Reading passage —
· · · · ·

Their kindness may have had something to do with my own vulnerability when I first met them; for this coincided with the end of my marriage. My then husband, and the father of my two sons, had fallen in love with someone else; it was as simple, and as complicated, as that. In the chaotic, unhappy period following our separation, I travelled to Aubazine, a remote convent and Cistercian abbey, hidden away in the rural French region of Corrèze, where Chanel had lived with her two sisters in the wake of their mother’s death and their father’s disappearance. It was winter when I went there – and I had been reluctant to go, longing to remain within the familiar sanctuary of home, yet also knowing that the opportunity to visit Aubazine and stay in the convent might never arise again.

I still remember the journey – leaving London in tears, weighed down by anxiety and a corrosive sense of impending catastrophe; arriving in Paris, feeling as if I could not go on; catching another train to the town of Brive-la-Gaillarde, where Chanel’s mother had died; and then following the route that her father had taken her with her sisters, up through a circuitous mountain road towards Aubazine, where the grey stone walls of the ancient abbey looked more forbidding than I could ever have imagined. During Chanel’s residence there, in the late nineteenth century, the convent was filled with dozens of orphans and nuns; but by the time of my visit, the orphanage had been closed for decades, and the religious community had dwindled to a handful of nuns. The Mother Superior had agreed to my staying there, as long as I followed the daily routine of the nuns: prayers at dawn, noon, dusk, and night; silence except at meals; respect for their religious rituals and spiritual retreat.

· · · · ·

Given data —
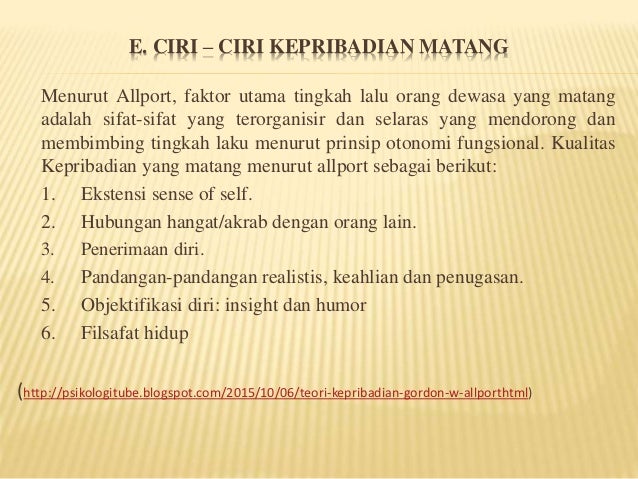 E. CIRI – CIRI KEPRIBADIAN MATANG

Menurut Allport, faktor utama tingkah lalu orang dewasa yang matang adalah sifat-sifat yang terorganisir dan selaras yang mendorong dan membimbing tingkah laku menurut prinsip otonomi fungsional. Kualitas Kepribadian yang matang menurut allport sebagai berikut:

1. Ekstensi sense of self.
2. Hubungan hangat/akrab dengan orang lain.
3. Penerimaan diri.
4. Pandangan-pandangan realistis, keahlian dan penugasan.
5. Objektifikasi diri: insight dan humor
6. Filsafat hidup

(http://psikologitube.blogspot.com/2015/10/06/teori-kepribadian-gordon-w-allporthtml)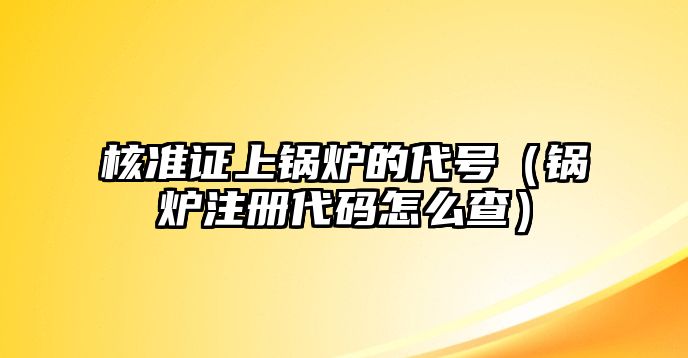 核准证上锅炉的代号（锅炉注册代码怎么查）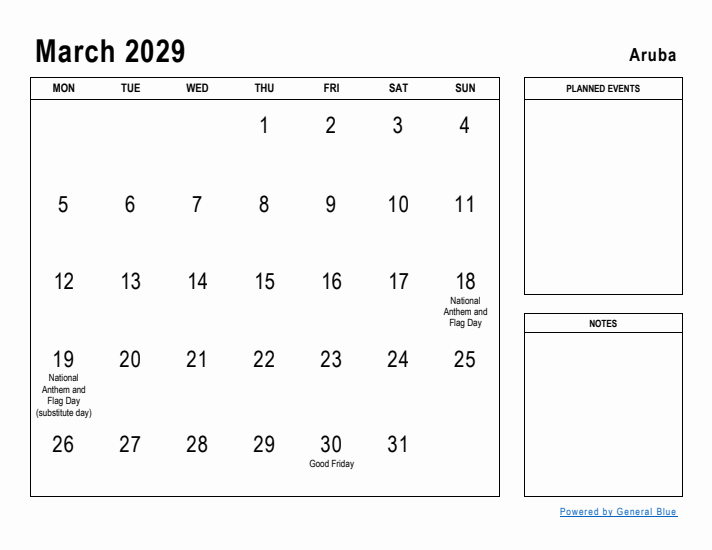 March 2029

Aruba

| MON | TUE | WED | THU | FRI | SAT | SUN |
|---|---|---|---|---|---|---|
| | | | 1 | 2 | 3 | 4 |
| 5 | 6 | 7 | 8 | 9 | 10 | 11 |
| 12 | 13 | 14 | 15 | 16 | 17 | 18 National Anthem and Flag Day |
| 19 National Anthem and Flag Day (substitute day) | 20 | 21 | 22 | 23 | 24 | 25 |
| 26 | 27 | 28 | 29 | 30 Good Friday | 31 | |

PLANNED EVENTS

NOTES

Powered by General Blue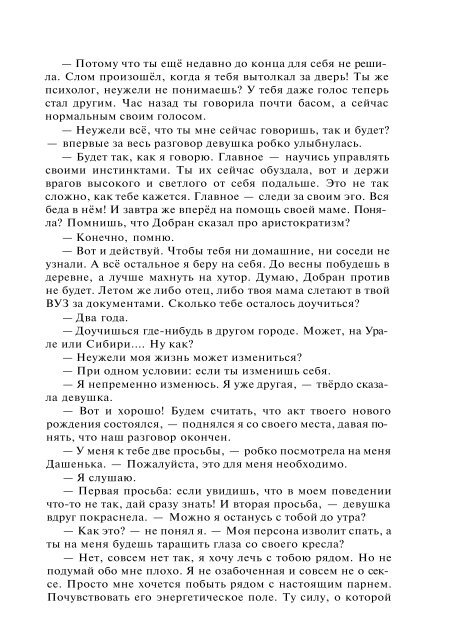 — Потому что ты ещё недавно до конца для себя не решила. Слом произошёл, когда я тебя вытолкал за дверь! Ты же психолог, неужели не понимаешь? У тебя даже голос теперь стал другим. Час назад ты говорила почти басом, а сейчас нормальным своим голосом.

— Неужели всё, что ты мне сейчас говоришь, так и будет? — впервые за весь разговор девушка робко улыбнулась.

— Будет так, как я говорю. Главное — научись управлять своими инстинктами. Ты их сейчас обуздала, вот и держи врагов высокого и светлого от себя подальше. Это не так сложно, как тебе кажется. Главное — следи за своим эго. Вся беда в нём! И завтра же вперёд на помощь своей маме. Поняла? Помнишь, что Добран сказал про аристократизм?

— Конечно, помню.

— Вот и действуй. Чтобы тебя ни домашние, ни соседи не узнали. А всё остальное я беру на себя. До весны побудешь в деревне, а лучше махнуть на хутор. Думаю, Добран против не будет. Летом же либо отец, либо твоя мама слетают в твой ВУЗ за документами. Сколько тебе осталось доучиться?

— Два года.

— Доучишься где-нибудь в другом городе. Может, на Урале или Сибири.... Ну как?

— Неужели моя жизнь может измениться?

— При одном условии: если ты изменишь себя.

— Я непременно изменюсь. Я уже другая, — твёрдо сказала девушка.

— Вот и хорошо! Будем считать, что акт твоего нового рождения состоялся, — поднялся я со своего места, давая понять, что наш разговор окончен.

— У меня к тебе две просьбы, — робко посмотрела на меня Дашенька. — Пожалуйста, это для меня необходимо.

— Я слушаю.

— Первая просьба: если увидишь, что в моем поведении что-то не так, дай сразу знать! И вторая просьба, — девушка вдруг покраснела. — Можно я останусь с тобой до утра?

— Как это? — не понял я. — Моя персона изволит спать, а ты на меня будешь таращить глаза со своего кресла?

— Нет, совсем нет так, я хочу лечь с тобою рядом. Но не подумай обо мне плохо. Я не озабоченная и совсем не о сексе. Просто мне хочется побыть рядом с настоящим парнем. Почувствовать его энергетическое поле. Ту силу, о которой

· · · · ·

Your assignment — Please repeat the part of the Aubazine passage that opens with "Their kindness may" and closes with "never arise again.", switching "winter" to "autumn". The listing is separate material, apart from the Aubazine passage.

Solution for this exercise —
Their kindness may have had something to do with my own vulnerability when I first met them; for this coincided with the end of my marriage. My then husband, and the father of my two sons, had fallen in love with someone else; it was as simple, and as complicated, as that. In the chaotic, unhappy period following our separation, I travelled to Aubazine, a remote convent and Cistercian abbey, hidden away in the rural French region of Corrèze, where Chanel had lived with her two sisters in the wake of their mother’s death and their father’s disappearance. It was autumn when I went there – and I had been reluctant to go, longing to remain within the familiar sanctuary of home, yet also knowing that the opportunity to visit Aubazine and stay in the convent might never arise again.